Louisville skyline

The Louisville skyline, as captured by WDRB SkyCam.

LOUISVILLE, Ky. (WDRB) -- It's been 15 years since the city of Louisville merged with county government, and a newly released report shows the city is falling short of its goals. 

On Tuesday, the Greater Louisville Project released its 2018 competitive city report, which compares Louisville to 16 similar cities on factors like education, jobs and health. 

The data shows Louisville stagnant or dropping in most categories, with the exception of education, where the city saw a rise in college degrees but still fell short of the Louisville goal of 40 percent of its working adults holding bachelor's degrees.

"We are not where we could be, and we should celebrate the gains we have made, but we are not yet where we want to be," Greater Louisville Project Director Ben Reno-Weber said.

Louisville made gains in the percentage of households in poverty, the number of residents with health insurance and the percentage of students graduating high school in college. 

The GLP study works like a report card for Louisville, and peer communities like Charlotte, St. Louis, Columbus, Nashville, Omaha, Knoxville, Grand Rapids, Greensboro, Greenville, Oklahoma City, Memphis, Kansas Cit, Cincinnati, Birmingham, Tulsa and Indianapolis are all weighed as classmates.

Louisville's average ranking stayed in the middle of the pack. The city landed sixth in jobs, down one spot since 2005, remained seventh in quality of place, a category dealing with housing and commutes, improved from 13th to 11th in education and dropped from 13th to 16th in health. 

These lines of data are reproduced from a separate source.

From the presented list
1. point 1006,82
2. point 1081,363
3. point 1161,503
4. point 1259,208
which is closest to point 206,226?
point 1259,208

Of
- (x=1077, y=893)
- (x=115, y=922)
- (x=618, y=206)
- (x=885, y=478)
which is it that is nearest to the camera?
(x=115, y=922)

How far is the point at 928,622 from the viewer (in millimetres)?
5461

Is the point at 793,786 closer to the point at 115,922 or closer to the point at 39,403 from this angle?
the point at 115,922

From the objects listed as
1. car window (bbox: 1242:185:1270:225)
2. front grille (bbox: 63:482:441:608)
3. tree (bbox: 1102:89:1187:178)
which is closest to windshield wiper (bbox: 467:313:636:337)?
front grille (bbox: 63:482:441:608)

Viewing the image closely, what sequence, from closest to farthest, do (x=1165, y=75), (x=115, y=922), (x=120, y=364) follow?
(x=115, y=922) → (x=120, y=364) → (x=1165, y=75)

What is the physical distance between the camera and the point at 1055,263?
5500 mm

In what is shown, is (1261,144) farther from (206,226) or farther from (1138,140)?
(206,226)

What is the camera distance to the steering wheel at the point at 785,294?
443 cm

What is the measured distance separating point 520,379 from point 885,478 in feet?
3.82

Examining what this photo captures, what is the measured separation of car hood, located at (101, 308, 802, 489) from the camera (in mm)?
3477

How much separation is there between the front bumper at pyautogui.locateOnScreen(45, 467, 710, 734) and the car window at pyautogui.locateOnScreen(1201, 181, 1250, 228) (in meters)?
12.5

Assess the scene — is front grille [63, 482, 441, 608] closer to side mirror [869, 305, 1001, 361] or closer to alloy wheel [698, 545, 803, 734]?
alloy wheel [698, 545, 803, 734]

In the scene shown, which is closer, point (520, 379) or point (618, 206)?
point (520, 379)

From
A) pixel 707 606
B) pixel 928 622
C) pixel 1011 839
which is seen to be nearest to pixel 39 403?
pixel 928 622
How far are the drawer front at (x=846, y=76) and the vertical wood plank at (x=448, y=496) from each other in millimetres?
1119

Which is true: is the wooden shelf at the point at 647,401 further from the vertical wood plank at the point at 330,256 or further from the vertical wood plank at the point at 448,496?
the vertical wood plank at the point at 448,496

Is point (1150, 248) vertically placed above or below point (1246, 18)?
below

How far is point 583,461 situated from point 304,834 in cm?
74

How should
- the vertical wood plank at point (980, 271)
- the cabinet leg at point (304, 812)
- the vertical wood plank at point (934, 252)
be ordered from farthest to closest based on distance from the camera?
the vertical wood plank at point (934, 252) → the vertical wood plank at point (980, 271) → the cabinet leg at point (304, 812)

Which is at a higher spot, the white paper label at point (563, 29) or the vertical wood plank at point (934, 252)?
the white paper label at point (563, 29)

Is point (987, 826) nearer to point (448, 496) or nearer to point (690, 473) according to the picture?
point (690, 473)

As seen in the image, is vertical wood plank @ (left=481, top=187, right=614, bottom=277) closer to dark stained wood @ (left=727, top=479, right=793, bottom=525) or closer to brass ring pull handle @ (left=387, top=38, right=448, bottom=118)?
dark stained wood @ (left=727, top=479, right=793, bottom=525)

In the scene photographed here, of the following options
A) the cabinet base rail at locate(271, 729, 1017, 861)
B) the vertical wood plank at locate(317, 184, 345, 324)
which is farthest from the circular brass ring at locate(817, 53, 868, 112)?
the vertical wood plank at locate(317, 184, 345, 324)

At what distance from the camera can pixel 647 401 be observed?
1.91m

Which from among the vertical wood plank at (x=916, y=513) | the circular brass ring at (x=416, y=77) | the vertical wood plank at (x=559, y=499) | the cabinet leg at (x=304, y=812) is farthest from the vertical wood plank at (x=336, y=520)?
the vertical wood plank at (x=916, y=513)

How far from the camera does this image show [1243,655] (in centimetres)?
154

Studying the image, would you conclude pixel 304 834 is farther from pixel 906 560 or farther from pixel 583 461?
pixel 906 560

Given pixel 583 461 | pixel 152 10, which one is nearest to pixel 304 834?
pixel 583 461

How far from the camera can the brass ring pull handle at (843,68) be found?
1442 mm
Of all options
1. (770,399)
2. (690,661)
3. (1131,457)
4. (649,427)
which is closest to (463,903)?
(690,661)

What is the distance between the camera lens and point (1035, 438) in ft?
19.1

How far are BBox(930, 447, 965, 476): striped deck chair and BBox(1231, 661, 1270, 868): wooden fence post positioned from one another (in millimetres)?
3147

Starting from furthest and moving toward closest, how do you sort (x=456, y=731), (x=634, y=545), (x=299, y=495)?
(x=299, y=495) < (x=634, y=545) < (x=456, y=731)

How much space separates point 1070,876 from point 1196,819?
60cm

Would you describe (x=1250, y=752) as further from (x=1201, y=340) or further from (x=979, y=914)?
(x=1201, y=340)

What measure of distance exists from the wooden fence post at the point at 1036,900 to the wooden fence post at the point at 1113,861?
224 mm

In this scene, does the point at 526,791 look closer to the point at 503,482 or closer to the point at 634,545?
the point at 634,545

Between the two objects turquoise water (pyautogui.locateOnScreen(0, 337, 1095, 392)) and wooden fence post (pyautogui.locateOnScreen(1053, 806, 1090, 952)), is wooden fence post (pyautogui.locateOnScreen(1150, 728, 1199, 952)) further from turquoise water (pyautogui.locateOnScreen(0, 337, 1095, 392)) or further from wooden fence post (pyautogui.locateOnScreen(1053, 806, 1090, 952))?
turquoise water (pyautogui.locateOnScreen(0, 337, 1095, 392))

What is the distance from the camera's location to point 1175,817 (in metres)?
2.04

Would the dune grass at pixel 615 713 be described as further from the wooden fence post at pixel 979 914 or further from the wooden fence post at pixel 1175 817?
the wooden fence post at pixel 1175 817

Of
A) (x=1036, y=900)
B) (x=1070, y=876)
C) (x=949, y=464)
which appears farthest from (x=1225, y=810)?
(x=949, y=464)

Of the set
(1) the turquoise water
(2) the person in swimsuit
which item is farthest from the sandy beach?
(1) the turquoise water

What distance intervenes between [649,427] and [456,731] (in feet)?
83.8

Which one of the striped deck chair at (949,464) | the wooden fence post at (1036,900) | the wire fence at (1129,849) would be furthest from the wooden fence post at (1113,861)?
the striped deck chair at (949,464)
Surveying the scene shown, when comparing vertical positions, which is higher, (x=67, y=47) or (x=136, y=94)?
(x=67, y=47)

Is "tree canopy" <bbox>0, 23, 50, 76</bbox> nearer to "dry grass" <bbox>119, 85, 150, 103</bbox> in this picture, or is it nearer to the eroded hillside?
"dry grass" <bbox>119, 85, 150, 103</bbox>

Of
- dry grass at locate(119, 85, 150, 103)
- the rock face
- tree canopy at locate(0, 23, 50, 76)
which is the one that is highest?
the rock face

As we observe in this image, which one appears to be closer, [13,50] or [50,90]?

"We look at this and say, 'Eh, could have been worse,' but that's certainly not what you want to hear when your kid comes home from school and you say, 'How did you do today?'" Louisville Mayor Greg Fischer said.

The GLP study helps steer money, resources and strategic planning for the city and its major philanthropic partners. It is funded by a consortium of foundations. The takeaway for many leaders in the room is Louisville's status quo is not doing enough to create tangible improvements where its needed most. 

"All of this is connected — health, education, workforce poverty — it all relates," said Mason Rummel, president and CEO of the James Graham Brown Foundation. "And so when we make grants, now we have to think about the individual project we're funding and how it relates to the other work we're doing so we can really get some outcomes."

The report shows widening racial gaps across the board in wealth, life expectancy and educational attainment. For example, while median earnings grew for whites in Louisville from $36,000 to $36,900 between 2006 and 2016, the report says the median income among black workers dropped from $25,600 to $24,600 in the same time period. The metro topped its peer cities, ranking first in the percentage of population with health insurance but second to last in overall health-based outcomes.

Fischer contends the data from this part of the report was taken from 2016 when the city broke a record for homicides and overdose deaths. Still, life expectancy varies by as much as 12 years among those living in south and west Louisville and residents in the city's east end. 

"If your programs and grants are not targeting the numbers in this report, we have to do better," Louisville Urban League President and CEO Sadiqa Reynolds said to leaders of nonprofits, foundations and charities who attended the GLP presentation Tuesday at the C2 Event Venue. "You've got to have some real investment right now, otherwise, it is what I said: band-aids. We have this band-aid approach, and we just stay average, or in some cases, below average, and none of us think that's good enough."